Richemont's sales slump 47% in first quarter as pandemic, store closures cut demand

Pedestrians walk past luxury goods conglomerate Cartier's store at the Shanghai Hongqiao International Airport in China.
Pedestrians walk past luxury goods conglomerate Cartier's store at the Shanghai Hongqiao International Airport in China.
Alex Tai/SOPA Images/LightRocket via Getty Images

Luxury goods group Richemont [JSE:CFR] saw its first quarter sales plummet to almost half due to the effects of Covid-19.

The group, founded by Johann Rupert, reported in a trading update on Thursday that sales for the quarter ended June 30 fell 47% to €1.99 billion (about R38 billion at current exchange rates) from €3.74 billion (R71 billion) the year before.

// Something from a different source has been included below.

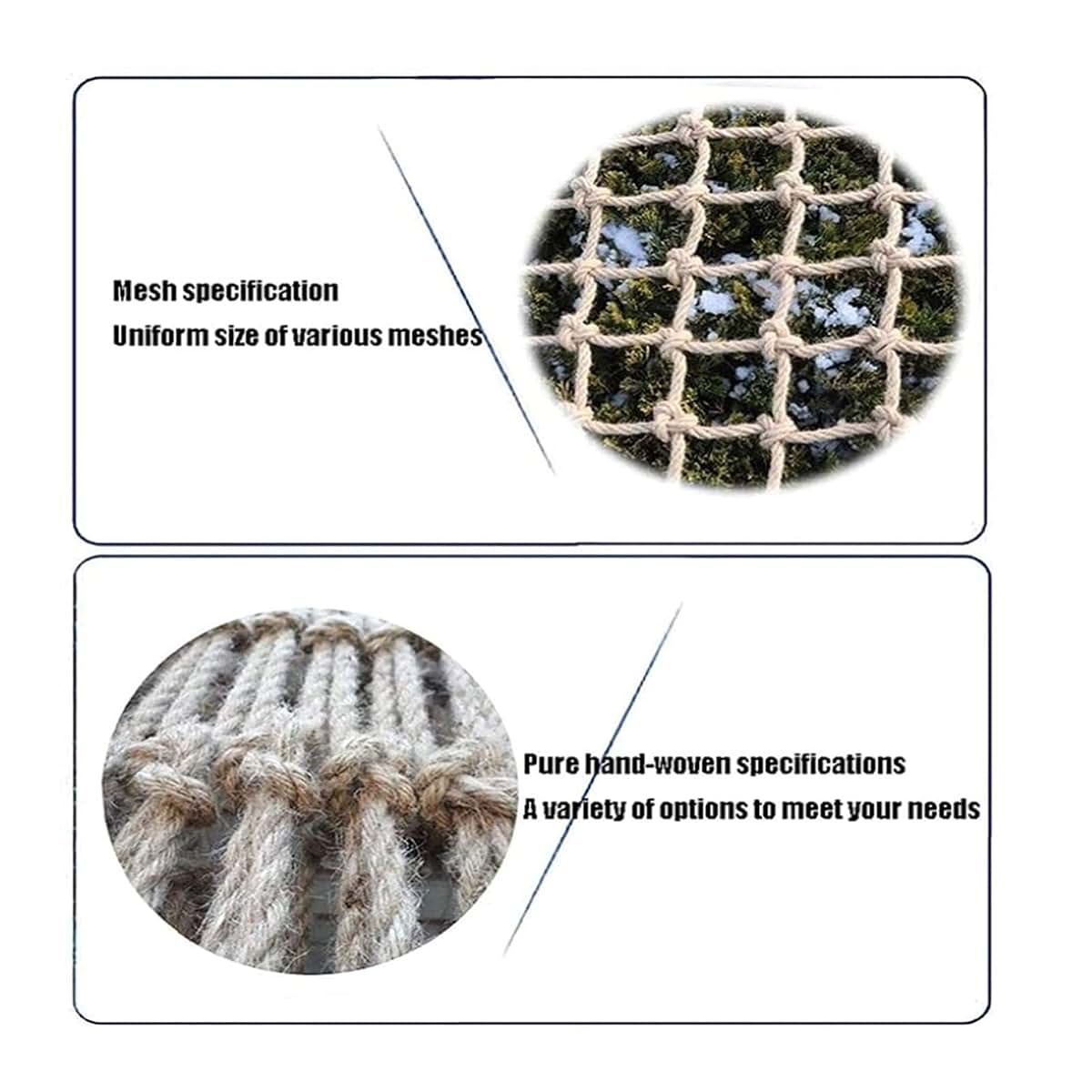 Hynet Heavy Duty Hemp Rope Netting 10x10ft Climbing Cargo Net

Its shares fell almost 5% on the JSE in early trade. 

The owner of Cartier and Montblanc said the the slump was caused by widespread closures of stores and fulfilment centres due to the pandemic. 

While sales contracted across all regions, the Asia Pacific sector fared better than others due to a 47% sales increase in China. Sales in the Americas contracted by 61%, while sales in Africa and the Middle East fell 38%. 

As of June 30, the group said that all its all distribution centres and most stores were open again, with the exception of the Americas region and in travel retail.